Así que estamos ante un grave problema, porque nos encontramos delante de un texto difícil de leer, más aún, que no basta leer, que hay que imaginar, que hay que ver la película que sale de esos cachitos, de esos pedacitos que sólo cobran sentido al desplegarse sobre una pantalla íntima. Total que, como muchas veces (por no decir casi siempre) los guionistas dudan de esos lectores, en vez de contar los pedacitos cuentan la historia, que ya no es cine sino literatura (probablemente mala literatura), pero que dan una apariencia de fluidez (de facilidad) que finalmente acaba cuajando en un engaño que se convierte en el germen de un gigantesco malentendido, la película que veremos, que no dejará espacio a la imaginación, y provocará que el espectador apague su proyector interior y se conforme con la golosina visual que le ofrece la pantalla (de la televisión, del cine…). Habrá fracasado entonces el encuentro de miradas que el cine debería proponer para convertirse en mero consumo de imágenes.
W.G. Sebald
Por otro lado, la ficción no es suficiente. Y no sólo en el cine. La literatura desde hace varias décadas transita por territorios donde la ciencia y la vida salen al encuentro de la invención con pretensiones mestizas. Los ensayos de Borges, pongamos por caso. Los libros de aluvión de Cortázar (El último round) o de Monterroso (La palabra mágica). La obra entera de W. G. Sebald. Buena parte de la de Enrique Vila-Matas. Literatura donde la nota ensayística, el diario, la ficción, una noticia, la investigación médica o la esquina de una calle encuentran acomodo en una obra donde la ficción cumple un papel catalizador, iluminador si se quiere, pero no colonizador. Quizá porque lo real exige un ultimo refugio en la ficción al amparo de las inclemencias abrasivas del tiempo.
Pero además debemos tener en cuenta que, cuando hablamos del guión, trasteamos un texto combustible que puede estallarnos en las manos, si nos encastillamos en lugares comunes o aplicamos recetas de manual, que no son más que tranquilizantes de uso tópico ante el desasosiego de abrirnos a lo desconocido –al verdadero misterio- que lleva aparejada cualquier obra viva.

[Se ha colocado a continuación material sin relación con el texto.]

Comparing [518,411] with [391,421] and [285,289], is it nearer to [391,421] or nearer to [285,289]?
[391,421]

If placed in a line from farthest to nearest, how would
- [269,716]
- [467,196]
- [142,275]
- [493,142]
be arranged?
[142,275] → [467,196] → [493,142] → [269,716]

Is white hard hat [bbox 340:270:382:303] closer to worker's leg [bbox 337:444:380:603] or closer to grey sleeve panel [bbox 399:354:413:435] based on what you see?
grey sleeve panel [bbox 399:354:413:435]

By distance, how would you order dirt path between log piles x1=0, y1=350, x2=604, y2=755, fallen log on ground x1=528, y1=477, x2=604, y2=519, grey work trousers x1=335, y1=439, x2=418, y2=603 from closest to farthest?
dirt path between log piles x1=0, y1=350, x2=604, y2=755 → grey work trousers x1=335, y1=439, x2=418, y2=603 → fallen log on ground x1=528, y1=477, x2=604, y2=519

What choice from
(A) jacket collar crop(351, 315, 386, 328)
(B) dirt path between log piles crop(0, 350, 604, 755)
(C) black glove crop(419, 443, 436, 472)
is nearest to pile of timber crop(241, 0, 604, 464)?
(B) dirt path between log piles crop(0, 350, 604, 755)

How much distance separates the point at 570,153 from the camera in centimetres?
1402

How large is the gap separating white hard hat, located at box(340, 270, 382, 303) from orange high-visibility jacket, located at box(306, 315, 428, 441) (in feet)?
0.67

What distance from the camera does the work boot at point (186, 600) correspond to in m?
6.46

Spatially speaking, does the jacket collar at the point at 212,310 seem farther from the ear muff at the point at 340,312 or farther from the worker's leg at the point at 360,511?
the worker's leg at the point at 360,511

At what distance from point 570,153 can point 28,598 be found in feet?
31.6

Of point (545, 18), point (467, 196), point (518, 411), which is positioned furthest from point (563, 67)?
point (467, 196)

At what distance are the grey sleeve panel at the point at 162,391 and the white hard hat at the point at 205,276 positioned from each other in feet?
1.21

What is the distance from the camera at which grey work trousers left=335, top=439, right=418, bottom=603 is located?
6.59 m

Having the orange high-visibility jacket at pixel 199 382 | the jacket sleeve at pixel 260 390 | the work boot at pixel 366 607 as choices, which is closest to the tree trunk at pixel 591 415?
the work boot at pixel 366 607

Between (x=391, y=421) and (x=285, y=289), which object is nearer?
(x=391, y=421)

Admitámoslo, algunas de las películas realmente vivas de esta década no se despliegan a partir de un guión clásico o al uso (Borau lo definió así: un guión es un texto que contiene una película ya inventada pero aún no realizada), sino más bien a partir de sus grietas, de sus lagunas, de sus márgenes: La leyenda del tiempo de Isaki Lacuesta, No quarto da Vanda de Pedro Costa, Un couple parfait de Nobuhiro Suwa o En construcción de José Luis Guerín… O recordemos Alicia en las ciudad de Wenders –incluso París-Texas, no digamos En el curso del tiempo-, En la ciudad blanca de Alain Tanner… Y aún más atrás, Stromboli o Viaggio in Italia de Rossellini.
En resumidas cuentas, a veces la vida no cabe en un guión, pero claro, exige idear el dispositivo, el método idóneo para registrarla. Y la disponibilidad de ánimo. Exige instalarse en la frontera de la incertidumbre. En los límites de la ficción (y de su guión).